*Given request*
Rewrite the records from the line with "Referring to" through the end of the records, changing "sneakers" to "running shoes" and keeping everything else the same.

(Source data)
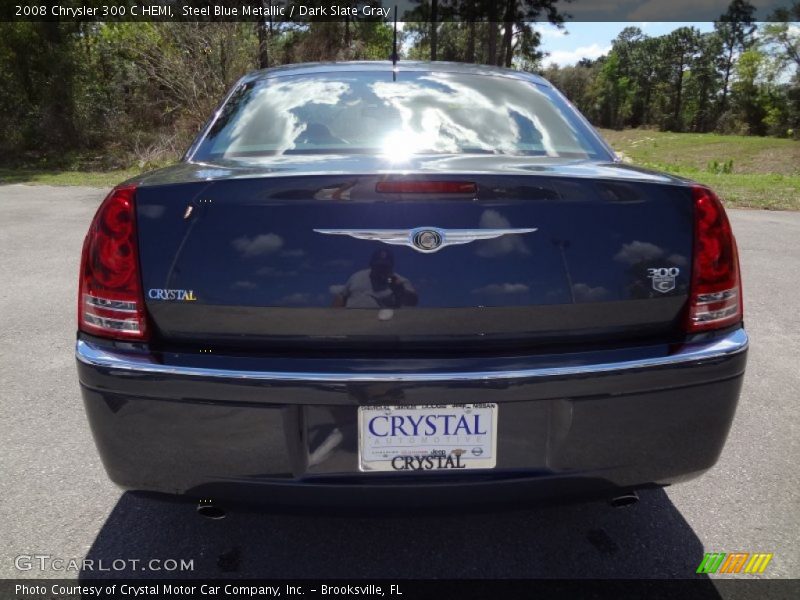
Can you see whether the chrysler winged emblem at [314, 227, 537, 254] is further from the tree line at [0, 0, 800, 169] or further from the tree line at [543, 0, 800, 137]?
the tree line at [543, 0, 800, 137]

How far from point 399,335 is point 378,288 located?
0.47ft

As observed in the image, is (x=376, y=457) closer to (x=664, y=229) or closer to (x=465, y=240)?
(x=465, y=240)

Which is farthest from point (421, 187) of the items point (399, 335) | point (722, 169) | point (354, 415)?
point (722, 169)

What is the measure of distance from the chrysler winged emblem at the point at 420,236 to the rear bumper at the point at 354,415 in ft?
1.02

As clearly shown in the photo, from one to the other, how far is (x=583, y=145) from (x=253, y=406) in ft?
5.40

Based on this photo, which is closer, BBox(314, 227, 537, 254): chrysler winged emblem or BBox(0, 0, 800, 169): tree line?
BBox(314, 227, 537, 254): chrysler winged emblem

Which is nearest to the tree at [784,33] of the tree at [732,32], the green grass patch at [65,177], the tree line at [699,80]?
the tree line at [699,80]

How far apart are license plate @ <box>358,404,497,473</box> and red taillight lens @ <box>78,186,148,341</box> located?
686 mm

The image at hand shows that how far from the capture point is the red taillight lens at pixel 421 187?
1.68 m

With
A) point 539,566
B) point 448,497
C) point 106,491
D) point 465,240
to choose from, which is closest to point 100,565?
point 106,491

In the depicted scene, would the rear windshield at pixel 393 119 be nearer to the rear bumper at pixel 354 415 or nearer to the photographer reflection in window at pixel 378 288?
the photographer reflection in window at pixel 378 288

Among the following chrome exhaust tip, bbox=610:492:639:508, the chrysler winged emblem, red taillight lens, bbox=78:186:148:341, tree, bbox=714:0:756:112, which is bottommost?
chrome exhaust tip, bbox=610:492:639:508

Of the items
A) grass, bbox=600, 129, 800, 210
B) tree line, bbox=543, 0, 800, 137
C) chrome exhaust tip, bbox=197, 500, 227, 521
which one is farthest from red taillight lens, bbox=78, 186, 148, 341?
tree line, bbox=543, 0, 800, 137

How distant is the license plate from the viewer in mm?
1668
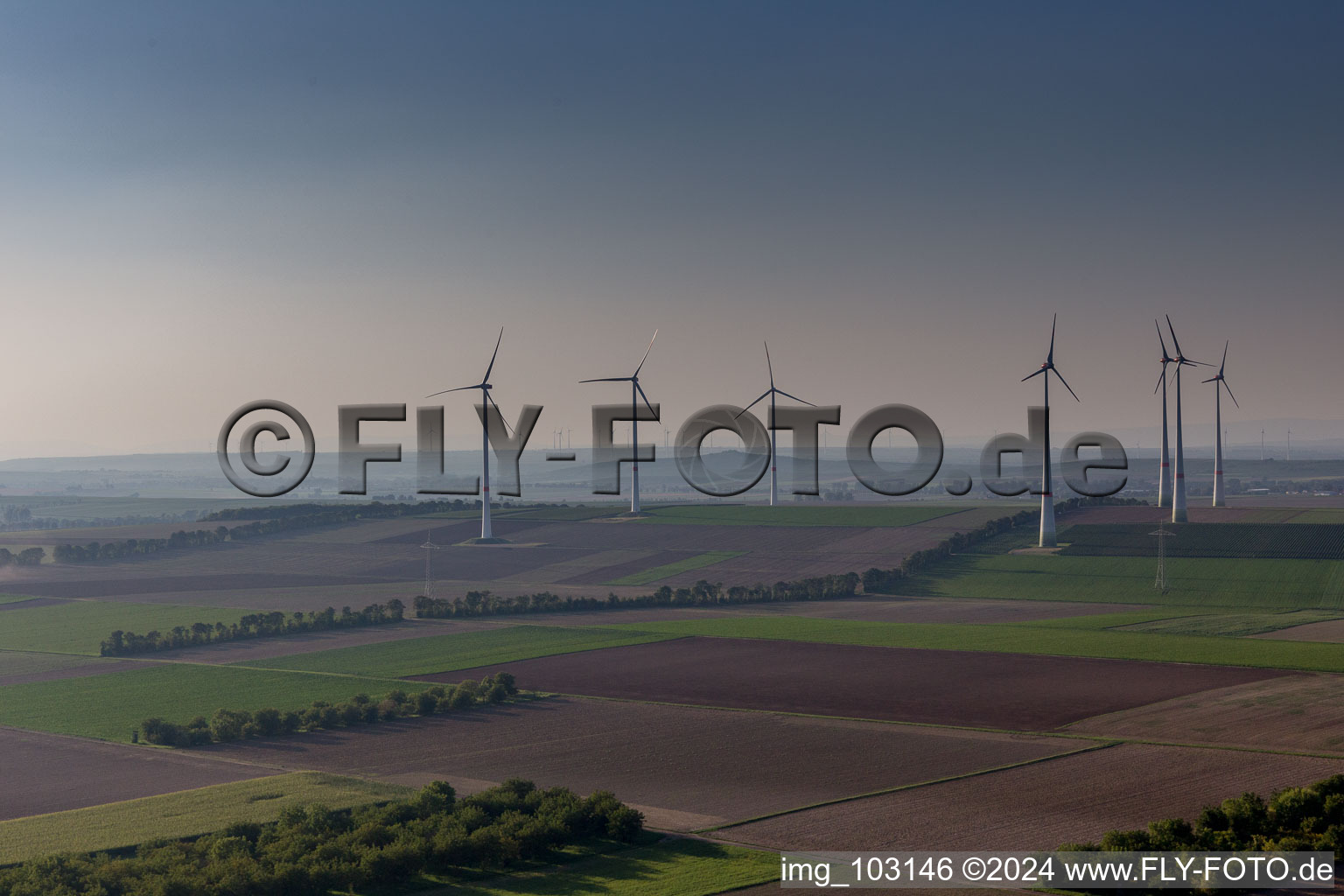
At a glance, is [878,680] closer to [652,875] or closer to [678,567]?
[652,875]

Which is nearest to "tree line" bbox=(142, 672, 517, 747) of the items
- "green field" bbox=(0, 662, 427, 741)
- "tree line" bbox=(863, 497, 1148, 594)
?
"green field" bbox=(0, 662, 427, 741)

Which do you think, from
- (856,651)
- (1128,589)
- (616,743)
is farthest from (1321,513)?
(616,743)

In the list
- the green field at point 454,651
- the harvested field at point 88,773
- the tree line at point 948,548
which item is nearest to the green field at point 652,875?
the harvested field at point 88,773

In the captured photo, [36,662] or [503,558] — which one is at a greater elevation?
[503,558]

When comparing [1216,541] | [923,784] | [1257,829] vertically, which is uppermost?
[1216,541]

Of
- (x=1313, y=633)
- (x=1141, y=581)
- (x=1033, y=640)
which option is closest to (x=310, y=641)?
(x=1033, y=640)

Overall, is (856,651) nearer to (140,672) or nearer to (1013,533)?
(140,672)
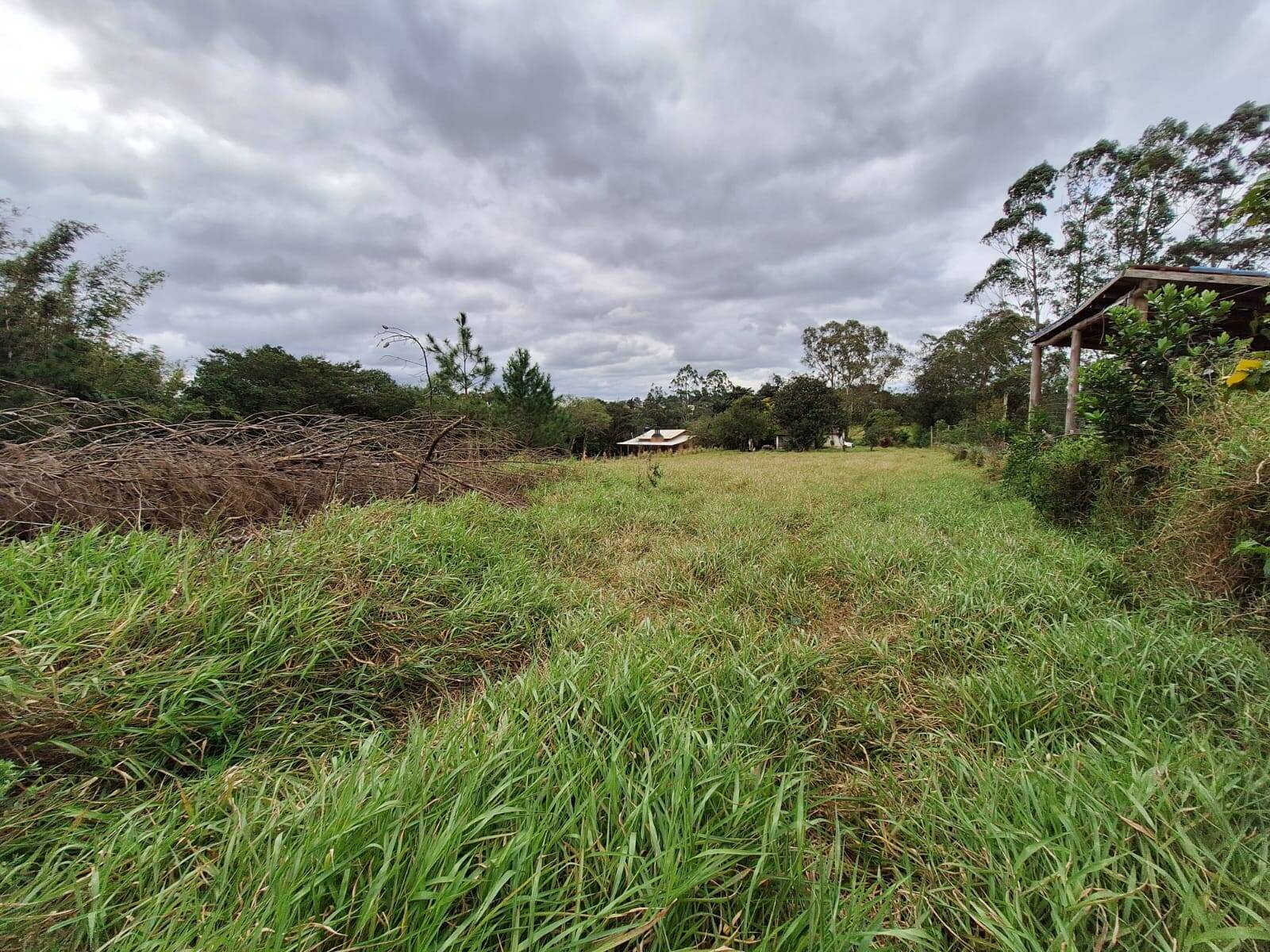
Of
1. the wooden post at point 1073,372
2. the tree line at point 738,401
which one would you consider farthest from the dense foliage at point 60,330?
the wooden post at point 1073,372

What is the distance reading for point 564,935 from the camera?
Answer: 0.88 m

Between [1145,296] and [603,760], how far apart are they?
5826 mm

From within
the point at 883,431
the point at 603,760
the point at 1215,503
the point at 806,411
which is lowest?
the point at 603,760

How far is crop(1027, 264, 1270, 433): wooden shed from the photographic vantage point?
4.66 meters

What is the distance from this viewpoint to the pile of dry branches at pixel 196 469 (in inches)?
106

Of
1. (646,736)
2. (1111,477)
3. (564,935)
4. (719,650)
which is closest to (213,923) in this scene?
(564,935)

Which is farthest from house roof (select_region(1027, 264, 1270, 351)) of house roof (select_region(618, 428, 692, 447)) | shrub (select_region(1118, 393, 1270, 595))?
house roof (select_region(618, 428, 692, 447))

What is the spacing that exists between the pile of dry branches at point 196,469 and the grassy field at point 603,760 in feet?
1.65

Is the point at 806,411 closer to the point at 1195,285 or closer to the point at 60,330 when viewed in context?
the point at 1195,285

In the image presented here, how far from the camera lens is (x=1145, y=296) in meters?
3.74

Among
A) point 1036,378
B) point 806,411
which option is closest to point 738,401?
point 806,411

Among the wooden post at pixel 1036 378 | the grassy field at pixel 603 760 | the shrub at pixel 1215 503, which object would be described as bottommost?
the grassy field at pixel 603 760

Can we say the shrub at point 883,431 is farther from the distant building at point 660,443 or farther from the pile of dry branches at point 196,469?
the pile of dry branches at point 196,469

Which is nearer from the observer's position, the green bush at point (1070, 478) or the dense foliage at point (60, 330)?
the green bush at point (1070, 478)
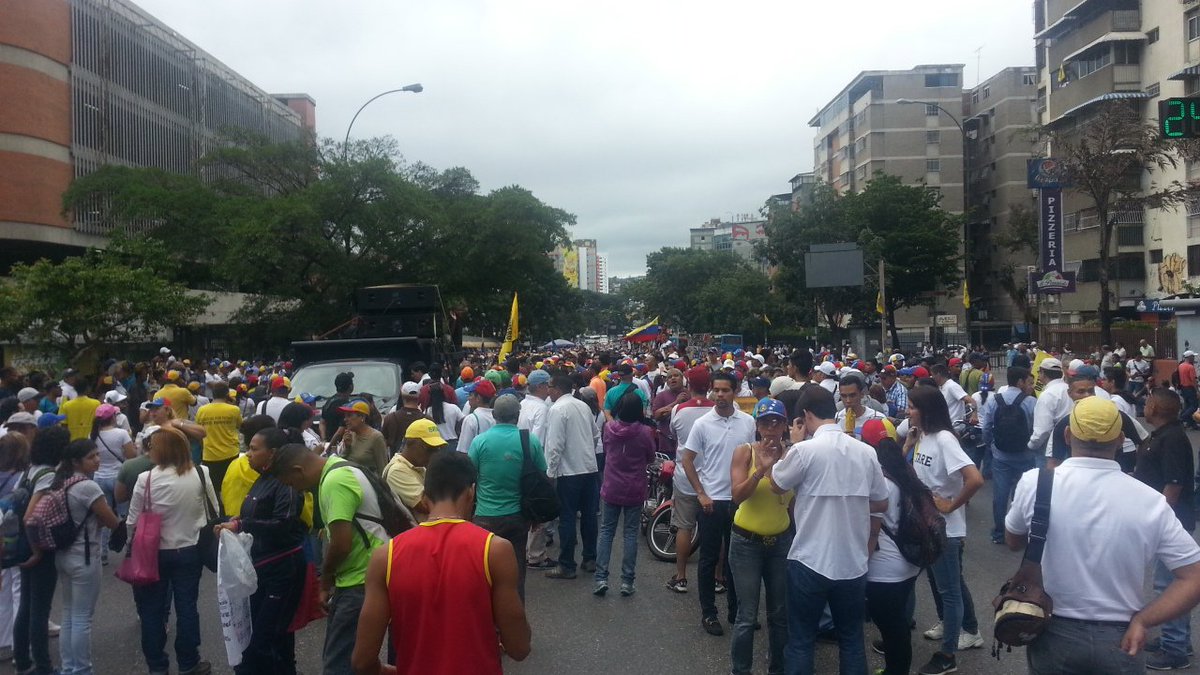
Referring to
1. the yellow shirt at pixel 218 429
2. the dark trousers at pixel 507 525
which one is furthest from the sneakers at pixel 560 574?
the yellow shirt at pixel 218 429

*Solution*
Referring to
1. the yellow shirt at pixel 218 429
2. the dark trousers at pixel 507 525
which one is furthest from the running shoes at pixel 560 574?
the yellow shirt at pixel 218 429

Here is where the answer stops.